- Developer: Swordfish Studios
- Publisher: Codemasters
- Series: Brian Lara Cricket
- Platforms: Microsoft Windows, PlayStation 2, Xbox
- Release: EU: 21 July 2005; AU: 29 September 2005;
- Genre: Sports
- Modes: Single player, multiplayer

= Brian Lara International Cricket 2005 =

2005 video game

Brian Lara International Cricket 2005, known as Ricky Ponting Cricket in Australia and New Zealand, is a cricket video game from Codemasters, available on Xbox, PlayStation 2 and Windows platforms, released on 21 July 2005, which was the first day of the 2005 Ashes series. The game is followed by Brian Lara International Cricket 2007 (Ricky Ponting International Cricket 2007 in Australia and New Zealand and Yuvraj Singh International Cricket in India).

==Details==
This game is the follow-up to Brian Lara Cricket '99 (also known as Shane Warne Cricket '99 in Australia and New Zealand). It contains the 2003 Cricket World Cup in Africa and the 2004 ICC Champions Trophy. These two competitions are licensed by the International Cricket Council (ICC) and contain official player names, faces, kits, badges and sponsors. All other modes are unofficial as the rights for these belong to EA Sports and therefore some players and kits are made up; for example Graham Thorpe becomes "G Thrip" and Shane Warne becomes "S Worde". The only correct names in these modes are Brian Lara himself, (shown as "B Lara"), and Australian Captain Ricky Ponting (similarly shown as R Ponting). The game is also first to include licensed bats such as the Kookaburra Diablo and the GM Purist. The game takes the perspective of the normal cricket TV coverage, other views and displays in the game also try to emulate TV coverage of cricket, for example Hawk-Eye, an electronic system used to track cricket balls as they are bowled is featured in the game.

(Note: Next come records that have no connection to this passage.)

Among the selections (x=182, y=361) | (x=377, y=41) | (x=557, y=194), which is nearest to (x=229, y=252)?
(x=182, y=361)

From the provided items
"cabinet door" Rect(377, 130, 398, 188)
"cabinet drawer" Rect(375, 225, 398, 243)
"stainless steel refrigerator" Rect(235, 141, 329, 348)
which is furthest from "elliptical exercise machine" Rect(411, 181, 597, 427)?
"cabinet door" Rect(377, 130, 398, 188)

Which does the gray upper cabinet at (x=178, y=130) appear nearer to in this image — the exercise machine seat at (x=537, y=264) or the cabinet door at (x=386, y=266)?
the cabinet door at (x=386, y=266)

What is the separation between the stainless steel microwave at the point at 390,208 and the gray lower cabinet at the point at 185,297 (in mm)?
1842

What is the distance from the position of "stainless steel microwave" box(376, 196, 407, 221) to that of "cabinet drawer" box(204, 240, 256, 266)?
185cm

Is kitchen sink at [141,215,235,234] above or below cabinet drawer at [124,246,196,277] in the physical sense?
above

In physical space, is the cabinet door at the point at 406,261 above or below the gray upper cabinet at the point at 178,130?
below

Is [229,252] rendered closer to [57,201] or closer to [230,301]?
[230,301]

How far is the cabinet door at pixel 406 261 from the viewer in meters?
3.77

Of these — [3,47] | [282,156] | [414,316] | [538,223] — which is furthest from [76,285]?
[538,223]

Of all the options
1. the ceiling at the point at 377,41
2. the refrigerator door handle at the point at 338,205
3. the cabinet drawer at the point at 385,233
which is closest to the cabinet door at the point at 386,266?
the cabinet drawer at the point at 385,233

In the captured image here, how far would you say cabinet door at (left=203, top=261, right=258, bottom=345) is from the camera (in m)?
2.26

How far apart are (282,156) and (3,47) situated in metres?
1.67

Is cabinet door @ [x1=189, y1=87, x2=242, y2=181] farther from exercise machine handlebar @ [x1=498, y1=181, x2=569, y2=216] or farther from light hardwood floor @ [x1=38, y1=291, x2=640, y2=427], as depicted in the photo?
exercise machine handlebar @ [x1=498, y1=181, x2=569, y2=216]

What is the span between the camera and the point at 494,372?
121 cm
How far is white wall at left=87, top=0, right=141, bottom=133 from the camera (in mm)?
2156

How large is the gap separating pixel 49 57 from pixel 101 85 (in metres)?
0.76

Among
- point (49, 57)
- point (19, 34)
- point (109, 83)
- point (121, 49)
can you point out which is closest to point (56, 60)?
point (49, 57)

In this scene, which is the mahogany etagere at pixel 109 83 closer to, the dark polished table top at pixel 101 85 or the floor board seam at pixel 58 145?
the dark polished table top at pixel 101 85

The Hawk-Eye system used in the game

==Game modes==
There are a few types of cricket that can be played in the game. Test match, Test series, One Day match, World Cup, ICC Champion's Trophy and practice mode. Along with the types of cricket there are several difficulty settings. Slog mode, village, county and test. With each difficulty bowling and batting decreases in ease. The game also offers the player to construct their own team from cricketers already in the game, and to construct their own "Career Players" who gain experience with each match. There is also a "Classic XI" mode, which has famous cricketers of the past such as W.G. Grace, Imran Khan and Jim Laker.

===Challenges===
There are also a challenge mode in the game, where the player can take on cricketing challenges based on notable cricket matches from the past. The player can either recreate or rewrite history, depending on the team they choose to play as. These include such matches as The birth of The Ashes, the 1933 Bodyline test match, Garfield Sobers' six sixes, and the 2003 ICC Cricket World Cup final. There are 10 challenges in total.

==Reaction and criticism==
Reaction from critics was very good with ratings averaging around 7.5 out of 10.

Brian Lara International Cricket 2005 became the first cricket video game to top the UK All Formats chart.